_EXERCISE DIRECTIONS_:
Return each line of the material verbatim.

[Saved entries]
------------------------

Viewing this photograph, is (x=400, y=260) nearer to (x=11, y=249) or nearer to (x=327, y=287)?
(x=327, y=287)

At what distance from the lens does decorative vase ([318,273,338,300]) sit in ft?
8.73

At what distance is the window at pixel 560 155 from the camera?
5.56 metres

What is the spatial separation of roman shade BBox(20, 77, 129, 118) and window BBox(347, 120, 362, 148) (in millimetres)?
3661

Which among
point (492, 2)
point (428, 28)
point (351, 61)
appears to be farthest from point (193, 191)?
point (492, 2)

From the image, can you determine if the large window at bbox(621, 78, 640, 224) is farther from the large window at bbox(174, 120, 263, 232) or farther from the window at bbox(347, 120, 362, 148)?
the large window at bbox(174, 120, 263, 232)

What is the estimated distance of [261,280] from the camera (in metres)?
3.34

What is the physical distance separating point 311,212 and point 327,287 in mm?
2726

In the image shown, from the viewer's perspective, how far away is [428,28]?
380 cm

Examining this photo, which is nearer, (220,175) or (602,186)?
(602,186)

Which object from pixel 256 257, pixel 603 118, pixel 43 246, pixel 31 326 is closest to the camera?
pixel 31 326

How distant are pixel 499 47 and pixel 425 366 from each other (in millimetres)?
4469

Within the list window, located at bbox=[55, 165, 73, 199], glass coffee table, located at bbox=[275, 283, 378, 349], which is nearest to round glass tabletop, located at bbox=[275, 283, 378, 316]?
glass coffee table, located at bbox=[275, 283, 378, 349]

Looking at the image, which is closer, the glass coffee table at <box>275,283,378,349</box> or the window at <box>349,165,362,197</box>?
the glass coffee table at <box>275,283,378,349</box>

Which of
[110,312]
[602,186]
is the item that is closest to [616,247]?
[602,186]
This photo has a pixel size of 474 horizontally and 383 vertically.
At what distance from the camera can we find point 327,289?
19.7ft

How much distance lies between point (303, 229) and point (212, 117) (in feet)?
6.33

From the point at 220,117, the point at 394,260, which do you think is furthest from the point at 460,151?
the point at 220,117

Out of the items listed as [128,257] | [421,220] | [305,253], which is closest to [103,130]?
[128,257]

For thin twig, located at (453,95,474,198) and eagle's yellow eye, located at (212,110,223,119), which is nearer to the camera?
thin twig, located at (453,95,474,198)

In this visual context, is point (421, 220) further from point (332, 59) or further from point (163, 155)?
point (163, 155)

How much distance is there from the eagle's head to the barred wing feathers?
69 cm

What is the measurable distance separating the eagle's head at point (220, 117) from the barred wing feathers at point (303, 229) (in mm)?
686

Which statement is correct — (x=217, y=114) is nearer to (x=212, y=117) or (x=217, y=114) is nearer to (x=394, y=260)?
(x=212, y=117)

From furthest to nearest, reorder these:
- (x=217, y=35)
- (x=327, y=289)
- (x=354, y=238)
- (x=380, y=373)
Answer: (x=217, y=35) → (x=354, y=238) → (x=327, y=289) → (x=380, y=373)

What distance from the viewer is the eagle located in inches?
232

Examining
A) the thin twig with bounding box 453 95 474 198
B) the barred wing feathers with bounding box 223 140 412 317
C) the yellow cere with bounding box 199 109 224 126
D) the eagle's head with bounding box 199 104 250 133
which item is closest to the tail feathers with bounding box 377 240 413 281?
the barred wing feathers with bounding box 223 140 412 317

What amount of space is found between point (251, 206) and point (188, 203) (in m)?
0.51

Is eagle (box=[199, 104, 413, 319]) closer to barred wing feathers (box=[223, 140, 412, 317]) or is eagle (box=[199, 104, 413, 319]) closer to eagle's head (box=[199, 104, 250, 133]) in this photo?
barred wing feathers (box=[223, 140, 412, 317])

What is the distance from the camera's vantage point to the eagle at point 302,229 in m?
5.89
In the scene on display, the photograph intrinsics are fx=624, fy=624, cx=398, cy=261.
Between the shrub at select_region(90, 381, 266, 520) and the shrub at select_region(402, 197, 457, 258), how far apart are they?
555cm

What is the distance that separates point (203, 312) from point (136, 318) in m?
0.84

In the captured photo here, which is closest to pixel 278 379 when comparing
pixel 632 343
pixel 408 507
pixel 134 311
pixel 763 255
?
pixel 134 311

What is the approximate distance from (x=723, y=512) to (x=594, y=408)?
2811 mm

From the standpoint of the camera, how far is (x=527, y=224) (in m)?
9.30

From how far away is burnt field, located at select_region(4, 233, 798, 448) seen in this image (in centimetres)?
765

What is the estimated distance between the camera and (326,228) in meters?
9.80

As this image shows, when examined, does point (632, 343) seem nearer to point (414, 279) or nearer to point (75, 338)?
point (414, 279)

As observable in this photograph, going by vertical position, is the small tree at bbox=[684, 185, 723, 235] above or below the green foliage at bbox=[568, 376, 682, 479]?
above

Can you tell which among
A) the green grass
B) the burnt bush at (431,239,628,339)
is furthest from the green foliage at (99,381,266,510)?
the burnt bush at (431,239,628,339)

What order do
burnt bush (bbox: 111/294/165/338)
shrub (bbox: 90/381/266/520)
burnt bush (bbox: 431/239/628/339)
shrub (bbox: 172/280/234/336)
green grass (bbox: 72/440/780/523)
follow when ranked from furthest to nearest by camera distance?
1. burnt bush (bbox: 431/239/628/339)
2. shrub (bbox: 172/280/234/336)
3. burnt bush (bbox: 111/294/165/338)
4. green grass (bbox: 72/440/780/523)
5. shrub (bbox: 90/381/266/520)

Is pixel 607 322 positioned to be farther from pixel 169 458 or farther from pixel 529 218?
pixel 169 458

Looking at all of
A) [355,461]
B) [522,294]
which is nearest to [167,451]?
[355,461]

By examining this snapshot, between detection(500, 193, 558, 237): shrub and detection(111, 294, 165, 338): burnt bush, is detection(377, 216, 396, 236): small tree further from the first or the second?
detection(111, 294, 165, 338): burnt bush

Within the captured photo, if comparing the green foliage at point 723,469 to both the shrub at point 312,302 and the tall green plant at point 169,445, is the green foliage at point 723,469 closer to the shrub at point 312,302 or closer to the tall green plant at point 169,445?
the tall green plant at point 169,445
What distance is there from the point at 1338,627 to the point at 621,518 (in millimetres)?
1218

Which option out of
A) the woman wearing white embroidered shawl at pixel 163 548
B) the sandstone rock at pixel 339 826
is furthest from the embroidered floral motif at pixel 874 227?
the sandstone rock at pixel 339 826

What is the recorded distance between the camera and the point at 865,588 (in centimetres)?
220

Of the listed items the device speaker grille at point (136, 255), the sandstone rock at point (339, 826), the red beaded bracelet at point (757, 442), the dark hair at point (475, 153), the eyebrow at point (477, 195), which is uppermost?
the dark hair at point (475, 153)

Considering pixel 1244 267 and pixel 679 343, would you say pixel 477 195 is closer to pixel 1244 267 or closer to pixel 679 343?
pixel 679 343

------------------------

_RESULT_:
Viewing this photograph, is (x=400, y=260) nearer to (x=11, y=249) or nearer to (x=327, y=287)?
(x=327, y=287)

At what distance from the lens does decorative vase ([318,273,338,300]) sit in ft?
8.73

At what distance is the window at pixel 560 155 from the camera?
5.56 metres

What is the spatial separation of roman shade BBox(20, 77, 129, 118) and window BBox(347, 120, 362, 148) (in millimetres)?
3661

Which among
point (492, 2)
point (428, 28)
point (351, 61)
appears to be farthest from point (193, 191)?
point (492, 2)

From the image, can you determine if the large window at bbox(621, 78, 640, 224) is farther from the large window at bbox(174, 120, 263, 232) or farther from the window at bbox(347, 120, 362, 148)?
the large window at bbox(174, 120, 263, 232)

What is the estimated distance of [261,280] from the camera (in metres)?
3.34

What is the physical distance separating point 311,212 and point 327,287 in mm?
2726

In the image shown, from the viewer's perspective, how far away is [428,28]?
380 cm

Examining this photo, which is nearer, (220,175) or (602,186)?
(602,186)

Which object from pixel 256 257, pixel 603 118, pixel 43 246, pixel 31 326 is closest to the camera?
pixel 31 326

How distant are pixel 499 47 and pixel 425 366 from each other (in millimetres)?
4469

Within the list window, located at bbox=[55, 165, 73, 199], glass coffee table, located at bbox=[275, 283, 378, 349], which is nearest to round glass tabletop, located at bbox=[275, 283, 378, 316]?
glass coffee table, located at bbox=[275, 283, 378, 349]

Looking at the image, which is closer, the glass coffee table at <box>275,283,378,349</box> or the window at <box>349,165,362,197</box>?
the glass coffee table at <box>275,283,378,349</box>

Which of
[110,312]
[602,186]
is the item that is closest to [616,247]?
[602,186]
This photo has a pixel size of 474 horizontally and 383 vertically.
At what distance from the camera can we find point 327,289?
19.7ft

How much distance lies between point (303, 229) and point (212, 117) (in feet)?
6.33

From the point at 220,117, the point at 394,260, which do you think is furthest from the point at 460,151?
the point at 220,117

Out of the items listed as [128,257] | [421,220] | [305,253], which is closest to [103,130]?
[128,257]

For thin twig, located at (453,95,474,198) and eagle's yellow eye, located at (212,110,223,119), which is nearer to the camera?
thin twig, located at (453,95,474,198)

In this visual context, is point (421, 220) further from point (332, 59) or further from point (163, 155)?
point (163, 155)

How much distance is there from the eagle's head to the barred wing feathers?
69 cm

What is the measurable distance separating the eagle's head at point (220, 117) from the barred wing feathers at point (303, 229) (in mm)?
686

Which statement is correct — (x=217, y=114) is nearer to (x=212, y=117) or (x=217, y=114) is nearer to (x=394, y=260)?
(x=212, y=117)

From furthest to nearest, reorder these:
- (x=217, y=35)
- (x=327, y=289)
- (x=354, y=238)
- (x=380, y=373)
Answer: (x=217, y=35) → (x=354, y=238) → (x=327, y=289) → (x=380, y=373)

What distance from the viewer is the eagle located in inches?
232

Examining
A) the thin twig with bounding box 453 95 474 198
B) the barred wing feathers with bounding box 223 140 412 317
C) the yellow cere with bounding box 199 109 224 126
D) the eagle's head with bounding box 199 104 250 133
which item is closest to the tail feathers with bounding box 377 240 413 281?
the barred wing feathers with bounding box 223 140 412 317

What amount of space is found between point (251, 206) and point (188, 203) (in m)?
0.51

Is eagle (box=[199, 104, 413, 319]) closer to barred wing feathers (box=[223, 140, 412, 317]) or is eagle (box=[199, 104, 413, 319]) closer to eagle's head (box=[199, 104, 250, 133]) in this photo?
barred wing feathers (box=[223, 140, 412, 317])

What is the distance from the camera's vantage point to the eagle at point 302,229 in m?
5.89
In the scene on display, the photograph intrinsics are fx=624, fy=624, cx=398, cy=261.
Between the shrub at select_region(90, 381, 266, 520) and the shrub at select_region(402, 197, 457, 258), how far apart are they?
555cm

What is the distance that separates point (203, 312) from point (136, 318) in m?
0.84

In the captured photo here, which is closest to pixel 278 379 when comparing
pixel 632 343
pixel 408 507
pixel 134 311
pixel 763 255
?
pixel 134 311

What is the approximate distance from (x=723, y=512) to (x=594, y=408)?
2811 mm

From the standpoint of the camera, how far is (x=527, y=224) (in m)?
9.30

From how far away is burnt field, located at select_region(4, 233, 798, 448) seen in this image (in centimetres)?
765

What is the estimated distance between the camera and (326,228) in meters?
9.80

As this image shows, when examined, does point (632, 343) seem nearer to point (414, 279) or nearer to point (75, 338)?
point (414, 279)

As observable in this photograph, going by vertical position, is the small tree at bbox=[684, 185, 723, 235] above or below the green foliage at bbox=[568, 376, 682, 479]?
above

Can you tell which among
A) the green grass
B) the burnt bush at (431,239,628,339)
is furthest from the green foliage at (99,381,266,510)?
the burnt bush at (431,239,628,339)

What order do
burnt bush (bbox: 111/294/165/338)
shrub (bbox: 90/381/266/520)
burnt bush (bbox: 431/239/628/339)
shrub (bbox: 172/280/234/336)
green grass (bbox: 72/440/780/523)
follow when ranked from furthest to nearest by camera distance?
1. burnt bush (bbox: 431/239/628/339)
2. shrub (bbox: 172/280/234/336)
3. burnt bush (bbox: 111/294/165/338)
4. green grass (bbox: 72/440/780/523)
5. shrub (bbox: 90/381/266/520)

Is pixel 607 322 positioned to be farther from pixel 169 458 or farther from pixel 529 218?
pixel 169 458

Looking at all of
A) [355,461]
B) [522,294]
which is nearest to [167,451]?
[355,461]

By examining this snapshot, between detection(500, 193, 558, 237): shrub and detection(111, 294, 165, 338): burnt bush, is detection(377, 216, 396, 236): small tree further from the first or the second?
detection(111, 294, 165, 338): burnt bush

Within the captured photo, if comparing the green foliage at point 723,469 to both the shrub at point 312,302 and the tall green plant at point 169,445, is the green foliage at point 723,469 closer to the shrub at point 312,302 or closer to the tall green plant at point 169,445?
the tall green plant at point 169,445
What distance is there from the point at 1338,627 to the point at 621,518 (in millimetres)?
1218

Which option out of
A) the woman wearing white embroidered shawl at pixel 163 548
B) the sandstone rock at pixel 339 826
is furthest from the embroidered floral motif at pixel 874 227?
the sandstone rock at pixel 339 826

What is the recorded distance between the camera and the point at 865,588 (in centimetres)?
220

Of the listed items the device speaker grille at point (136, 255), the sandstone rock at point (339, 826), the red beaded bracelet at point (757, 442), the dark hair at point (475, 153), the eyebrow at point (477, 195), which is uppermost?
the dark hair at point (475, 153)

Considering pixel 1244 267 and pixel 679 343, would you say pixel 477 195 is closer to pixel 1244 267 or closer to pixel 679 343?
pixel 679 343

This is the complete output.